On May 18th, strip center REIT Urstadt Biddle (UBA/UBP) announced an all-stock deal to be acquired by REIT peer Regency Centers (REG). Urstadt Biddle has two outstanding preferred securities: series-H & series-K. The series-K, which we view as the more attractive of the two (though the same logic applies to series-H), has a 5.875% coupon, it immediately re-rated from $19.75 to $23.38 (79 to 93 on par), but it has since faded to under $22 (88 on par).
This is a tight deal: UBA/UBP votes are locked up by the controlling families, who we believe are seeking liquidity without triggering a tax event for all members; REG votes are not required (<10% expansion of sharecount); it is a fair & logical deal; and the arb in the common is sub-2%.

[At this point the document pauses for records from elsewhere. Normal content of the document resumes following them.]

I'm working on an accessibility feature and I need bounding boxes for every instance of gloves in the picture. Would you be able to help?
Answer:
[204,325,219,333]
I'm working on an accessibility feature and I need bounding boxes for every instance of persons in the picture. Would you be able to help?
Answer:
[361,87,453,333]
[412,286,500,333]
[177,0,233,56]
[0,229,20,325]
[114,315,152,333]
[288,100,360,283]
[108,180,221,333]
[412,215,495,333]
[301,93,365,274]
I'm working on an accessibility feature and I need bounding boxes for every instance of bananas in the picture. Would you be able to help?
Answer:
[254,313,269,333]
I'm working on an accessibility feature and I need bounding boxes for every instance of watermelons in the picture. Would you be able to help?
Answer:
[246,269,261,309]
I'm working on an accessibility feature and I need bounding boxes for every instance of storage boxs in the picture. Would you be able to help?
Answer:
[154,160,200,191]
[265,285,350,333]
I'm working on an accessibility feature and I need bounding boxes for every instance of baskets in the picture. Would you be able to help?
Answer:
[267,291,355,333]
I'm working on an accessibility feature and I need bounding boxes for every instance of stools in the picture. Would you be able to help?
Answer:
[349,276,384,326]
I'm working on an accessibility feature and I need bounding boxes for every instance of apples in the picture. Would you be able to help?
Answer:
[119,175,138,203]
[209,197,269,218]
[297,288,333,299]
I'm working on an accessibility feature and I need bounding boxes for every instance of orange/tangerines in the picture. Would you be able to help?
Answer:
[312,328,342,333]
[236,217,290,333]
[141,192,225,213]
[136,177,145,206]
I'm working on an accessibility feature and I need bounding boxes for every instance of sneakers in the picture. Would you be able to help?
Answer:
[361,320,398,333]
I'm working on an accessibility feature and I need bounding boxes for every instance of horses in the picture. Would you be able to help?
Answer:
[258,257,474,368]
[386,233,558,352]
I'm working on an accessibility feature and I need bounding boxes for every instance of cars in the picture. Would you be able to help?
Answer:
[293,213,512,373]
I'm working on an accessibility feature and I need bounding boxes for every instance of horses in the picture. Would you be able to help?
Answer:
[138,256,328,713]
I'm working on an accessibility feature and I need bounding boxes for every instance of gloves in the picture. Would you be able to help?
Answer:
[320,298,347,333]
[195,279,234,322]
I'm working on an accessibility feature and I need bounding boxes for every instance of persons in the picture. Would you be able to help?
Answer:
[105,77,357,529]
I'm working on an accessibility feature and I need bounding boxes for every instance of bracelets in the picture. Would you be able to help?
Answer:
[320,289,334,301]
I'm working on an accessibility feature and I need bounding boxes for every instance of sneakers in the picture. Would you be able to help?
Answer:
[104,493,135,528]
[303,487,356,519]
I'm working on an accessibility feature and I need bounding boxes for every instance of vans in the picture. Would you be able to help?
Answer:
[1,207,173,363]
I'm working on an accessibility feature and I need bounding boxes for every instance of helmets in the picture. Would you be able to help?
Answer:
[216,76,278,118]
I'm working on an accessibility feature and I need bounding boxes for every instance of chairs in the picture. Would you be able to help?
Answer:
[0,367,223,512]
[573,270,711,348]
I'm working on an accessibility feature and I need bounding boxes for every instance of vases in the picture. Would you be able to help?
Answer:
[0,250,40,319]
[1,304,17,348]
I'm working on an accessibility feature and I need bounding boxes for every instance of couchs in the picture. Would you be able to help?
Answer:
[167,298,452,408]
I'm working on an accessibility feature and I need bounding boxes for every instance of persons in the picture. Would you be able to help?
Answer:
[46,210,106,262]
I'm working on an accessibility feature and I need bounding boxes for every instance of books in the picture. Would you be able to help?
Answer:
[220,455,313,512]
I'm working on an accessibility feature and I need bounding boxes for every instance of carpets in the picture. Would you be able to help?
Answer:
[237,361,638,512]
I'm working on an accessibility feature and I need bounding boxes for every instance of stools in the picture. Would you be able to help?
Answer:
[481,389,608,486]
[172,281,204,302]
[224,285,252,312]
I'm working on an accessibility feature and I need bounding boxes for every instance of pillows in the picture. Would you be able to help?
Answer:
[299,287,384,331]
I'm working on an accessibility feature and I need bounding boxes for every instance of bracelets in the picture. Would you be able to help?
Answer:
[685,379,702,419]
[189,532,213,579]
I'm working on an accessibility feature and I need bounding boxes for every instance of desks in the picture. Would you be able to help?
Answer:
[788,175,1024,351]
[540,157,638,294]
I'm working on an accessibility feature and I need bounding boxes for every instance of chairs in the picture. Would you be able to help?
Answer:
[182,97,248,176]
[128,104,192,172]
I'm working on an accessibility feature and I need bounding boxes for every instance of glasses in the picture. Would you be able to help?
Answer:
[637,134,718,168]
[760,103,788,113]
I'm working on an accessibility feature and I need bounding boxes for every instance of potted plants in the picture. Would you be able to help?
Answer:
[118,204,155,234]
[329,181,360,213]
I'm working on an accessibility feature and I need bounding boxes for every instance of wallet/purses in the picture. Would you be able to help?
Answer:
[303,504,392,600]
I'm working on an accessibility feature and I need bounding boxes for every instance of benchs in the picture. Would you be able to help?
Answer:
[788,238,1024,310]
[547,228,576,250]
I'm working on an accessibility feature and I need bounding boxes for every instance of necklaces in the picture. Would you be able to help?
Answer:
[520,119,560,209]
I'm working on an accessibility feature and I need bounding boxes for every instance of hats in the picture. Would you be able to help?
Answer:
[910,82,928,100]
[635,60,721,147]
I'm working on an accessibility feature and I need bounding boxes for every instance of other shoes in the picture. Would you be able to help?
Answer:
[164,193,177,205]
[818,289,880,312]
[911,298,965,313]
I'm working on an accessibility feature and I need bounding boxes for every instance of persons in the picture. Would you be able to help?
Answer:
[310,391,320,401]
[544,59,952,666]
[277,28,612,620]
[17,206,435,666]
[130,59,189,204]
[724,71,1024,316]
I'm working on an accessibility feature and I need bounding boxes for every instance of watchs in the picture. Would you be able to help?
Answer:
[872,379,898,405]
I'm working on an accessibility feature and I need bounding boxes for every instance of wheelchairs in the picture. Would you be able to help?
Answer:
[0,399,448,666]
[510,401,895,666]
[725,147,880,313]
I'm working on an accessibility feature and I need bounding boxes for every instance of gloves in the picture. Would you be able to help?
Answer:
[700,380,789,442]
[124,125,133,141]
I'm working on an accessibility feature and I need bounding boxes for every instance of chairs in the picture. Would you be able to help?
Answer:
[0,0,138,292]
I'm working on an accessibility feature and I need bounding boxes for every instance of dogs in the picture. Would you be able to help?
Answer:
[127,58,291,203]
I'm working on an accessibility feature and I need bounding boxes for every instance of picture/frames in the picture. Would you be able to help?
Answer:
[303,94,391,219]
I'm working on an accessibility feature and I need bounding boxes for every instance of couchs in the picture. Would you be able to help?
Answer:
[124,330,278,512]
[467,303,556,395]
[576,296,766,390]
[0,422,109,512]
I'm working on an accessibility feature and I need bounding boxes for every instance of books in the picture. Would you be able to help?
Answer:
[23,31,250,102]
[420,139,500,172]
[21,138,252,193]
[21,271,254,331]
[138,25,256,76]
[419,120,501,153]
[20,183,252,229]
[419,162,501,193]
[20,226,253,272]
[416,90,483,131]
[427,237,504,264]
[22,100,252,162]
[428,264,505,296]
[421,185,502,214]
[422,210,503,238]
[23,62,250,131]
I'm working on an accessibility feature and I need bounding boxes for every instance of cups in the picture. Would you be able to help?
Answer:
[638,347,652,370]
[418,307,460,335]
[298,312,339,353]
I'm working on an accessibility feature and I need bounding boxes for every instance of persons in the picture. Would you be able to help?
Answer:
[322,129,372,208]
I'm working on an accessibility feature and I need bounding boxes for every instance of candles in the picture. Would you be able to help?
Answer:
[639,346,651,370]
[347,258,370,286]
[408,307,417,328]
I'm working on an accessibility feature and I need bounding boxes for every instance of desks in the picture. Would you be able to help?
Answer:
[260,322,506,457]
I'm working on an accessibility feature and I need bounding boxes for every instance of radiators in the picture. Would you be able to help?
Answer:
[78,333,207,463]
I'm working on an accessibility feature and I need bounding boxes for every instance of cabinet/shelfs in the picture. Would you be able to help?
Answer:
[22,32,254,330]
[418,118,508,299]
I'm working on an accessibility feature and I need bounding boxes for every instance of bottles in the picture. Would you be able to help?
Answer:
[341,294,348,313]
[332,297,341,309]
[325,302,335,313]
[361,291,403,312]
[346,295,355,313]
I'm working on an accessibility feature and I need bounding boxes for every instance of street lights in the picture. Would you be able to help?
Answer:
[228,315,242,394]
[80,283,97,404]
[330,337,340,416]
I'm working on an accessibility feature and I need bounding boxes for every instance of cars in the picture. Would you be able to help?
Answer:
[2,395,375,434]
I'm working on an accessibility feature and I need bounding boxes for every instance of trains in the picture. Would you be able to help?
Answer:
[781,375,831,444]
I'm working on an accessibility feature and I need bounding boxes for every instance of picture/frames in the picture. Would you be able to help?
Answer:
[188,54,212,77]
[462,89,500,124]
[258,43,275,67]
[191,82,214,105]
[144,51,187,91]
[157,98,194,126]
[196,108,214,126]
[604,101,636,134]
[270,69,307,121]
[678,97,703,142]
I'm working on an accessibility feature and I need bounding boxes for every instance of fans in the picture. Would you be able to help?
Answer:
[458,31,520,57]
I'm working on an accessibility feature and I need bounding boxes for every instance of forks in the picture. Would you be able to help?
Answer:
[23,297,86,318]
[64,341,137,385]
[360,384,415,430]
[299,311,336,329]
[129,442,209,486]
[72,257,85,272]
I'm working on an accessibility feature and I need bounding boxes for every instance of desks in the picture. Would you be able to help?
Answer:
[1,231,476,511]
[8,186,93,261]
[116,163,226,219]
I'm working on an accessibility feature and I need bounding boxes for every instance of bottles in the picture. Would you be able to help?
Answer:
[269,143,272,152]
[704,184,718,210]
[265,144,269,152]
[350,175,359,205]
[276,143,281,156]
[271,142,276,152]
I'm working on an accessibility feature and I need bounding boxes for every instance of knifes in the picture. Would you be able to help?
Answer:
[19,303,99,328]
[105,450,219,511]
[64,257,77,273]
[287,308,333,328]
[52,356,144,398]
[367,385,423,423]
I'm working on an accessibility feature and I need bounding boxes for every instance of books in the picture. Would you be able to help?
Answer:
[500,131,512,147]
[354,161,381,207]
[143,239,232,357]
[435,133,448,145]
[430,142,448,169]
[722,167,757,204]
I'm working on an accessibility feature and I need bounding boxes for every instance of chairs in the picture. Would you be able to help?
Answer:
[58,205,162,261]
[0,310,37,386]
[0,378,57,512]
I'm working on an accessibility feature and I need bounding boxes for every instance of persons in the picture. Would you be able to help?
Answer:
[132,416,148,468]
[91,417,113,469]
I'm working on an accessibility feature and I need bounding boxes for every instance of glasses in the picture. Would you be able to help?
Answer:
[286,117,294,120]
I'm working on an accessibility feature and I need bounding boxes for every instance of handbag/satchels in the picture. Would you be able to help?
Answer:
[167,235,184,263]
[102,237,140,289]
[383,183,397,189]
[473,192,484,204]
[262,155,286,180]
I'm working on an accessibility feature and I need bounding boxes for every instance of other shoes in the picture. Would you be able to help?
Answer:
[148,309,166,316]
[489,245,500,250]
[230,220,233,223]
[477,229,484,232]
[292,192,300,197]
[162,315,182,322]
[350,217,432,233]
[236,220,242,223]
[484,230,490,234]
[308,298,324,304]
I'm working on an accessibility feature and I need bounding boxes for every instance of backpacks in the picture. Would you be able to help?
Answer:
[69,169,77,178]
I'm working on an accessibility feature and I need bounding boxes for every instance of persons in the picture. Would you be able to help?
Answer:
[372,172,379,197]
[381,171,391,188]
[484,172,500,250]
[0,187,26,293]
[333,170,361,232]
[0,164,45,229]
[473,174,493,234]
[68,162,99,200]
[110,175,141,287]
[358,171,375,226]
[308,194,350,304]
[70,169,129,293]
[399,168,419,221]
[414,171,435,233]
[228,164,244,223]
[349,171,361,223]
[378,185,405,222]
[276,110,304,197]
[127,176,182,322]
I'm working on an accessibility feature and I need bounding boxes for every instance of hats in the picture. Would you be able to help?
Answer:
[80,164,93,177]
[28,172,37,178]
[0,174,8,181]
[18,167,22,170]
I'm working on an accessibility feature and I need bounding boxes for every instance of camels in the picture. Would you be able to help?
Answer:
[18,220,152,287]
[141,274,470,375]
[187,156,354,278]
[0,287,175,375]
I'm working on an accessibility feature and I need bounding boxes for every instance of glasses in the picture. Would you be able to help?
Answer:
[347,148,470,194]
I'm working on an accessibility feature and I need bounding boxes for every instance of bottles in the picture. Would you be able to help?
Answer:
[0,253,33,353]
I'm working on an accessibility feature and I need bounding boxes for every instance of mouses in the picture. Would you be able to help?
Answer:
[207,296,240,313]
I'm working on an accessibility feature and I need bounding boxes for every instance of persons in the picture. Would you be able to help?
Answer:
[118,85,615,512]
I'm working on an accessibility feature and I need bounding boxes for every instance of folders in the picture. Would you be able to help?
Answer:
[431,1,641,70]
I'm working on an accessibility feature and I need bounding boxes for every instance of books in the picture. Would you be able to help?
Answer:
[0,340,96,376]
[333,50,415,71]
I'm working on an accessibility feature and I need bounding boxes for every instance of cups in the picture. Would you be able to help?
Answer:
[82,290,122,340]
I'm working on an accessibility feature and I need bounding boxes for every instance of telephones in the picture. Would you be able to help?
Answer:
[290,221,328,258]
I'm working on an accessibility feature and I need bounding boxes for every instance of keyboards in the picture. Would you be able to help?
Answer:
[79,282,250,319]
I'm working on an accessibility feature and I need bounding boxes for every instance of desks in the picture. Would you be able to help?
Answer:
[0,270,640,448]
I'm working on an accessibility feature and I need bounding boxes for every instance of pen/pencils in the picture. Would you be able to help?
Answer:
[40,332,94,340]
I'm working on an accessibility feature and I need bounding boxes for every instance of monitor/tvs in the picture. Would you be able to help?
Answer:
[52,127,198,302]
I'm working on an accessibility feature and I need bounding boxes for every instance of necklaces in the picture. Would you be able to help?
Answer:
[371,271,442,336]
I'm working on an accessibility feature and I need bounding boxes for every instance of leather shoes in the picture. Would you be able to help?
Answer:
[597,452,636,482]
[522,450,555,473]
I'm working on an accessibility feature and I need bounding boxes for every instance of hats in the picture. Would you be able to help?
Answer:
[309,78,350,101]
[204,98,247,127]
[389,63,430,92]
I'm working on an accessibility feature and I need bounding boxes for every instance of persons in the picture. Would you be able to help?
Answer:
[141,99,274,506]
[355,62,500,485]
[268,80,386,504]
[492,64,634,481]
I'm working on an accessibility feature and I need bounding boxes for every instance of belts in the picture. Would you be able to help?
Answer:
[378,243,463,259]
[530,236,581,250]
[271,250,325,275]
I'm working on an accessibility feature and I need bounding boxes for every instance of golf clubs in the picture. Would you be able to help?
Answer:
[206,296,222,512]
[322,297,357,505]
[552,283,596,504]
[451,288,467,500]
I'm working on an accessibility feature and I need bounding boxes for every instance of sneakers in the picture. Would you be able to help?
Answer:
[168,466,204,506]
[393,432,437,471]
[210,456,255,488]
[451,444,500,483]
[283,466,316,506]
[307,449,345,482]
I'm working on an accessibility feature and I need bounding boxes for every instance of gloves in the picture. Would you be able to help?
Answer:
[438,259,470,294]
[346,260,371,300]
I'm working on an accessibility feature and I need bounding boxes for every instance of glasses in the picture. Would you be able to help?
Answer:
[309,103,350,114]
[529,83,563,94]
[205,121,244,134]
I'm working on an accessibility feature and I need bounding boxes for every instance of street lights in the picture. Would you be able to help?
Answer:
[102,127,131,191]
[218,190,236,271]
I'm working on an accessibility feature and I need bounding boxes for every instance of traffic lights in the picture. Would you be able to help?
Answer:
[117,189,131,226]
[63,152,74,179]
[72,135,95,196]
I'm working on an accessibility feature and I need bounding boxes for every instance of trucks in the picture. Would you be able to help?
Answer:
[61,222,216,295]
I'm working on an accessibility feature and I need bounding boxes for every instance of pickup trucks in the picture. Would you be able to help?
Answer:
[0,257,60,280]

As part of the deal, REG will assume the preferreds, leading to a substantial re-rating in their credit quality: from a ~$500mn market cap entity to a ~$10bn market cap entity ($1.2bn EV to $15bn EV); and from an entity where the common equity represents ~50% of the stack to one where it represents >70%. REG has no outstanding preferreds, but there are 2-3 high-quality comps suggesting that these UBP-K prefs should trade north of 95:
Federal (FRT) is a $12bn strip center REIT w/ comparable-quality assets to Regency and slightly more leverage. It has the same credit rating as REG, and its debt trades at the same yield. It has one pref, which trades at 89 and a 5.6% yield.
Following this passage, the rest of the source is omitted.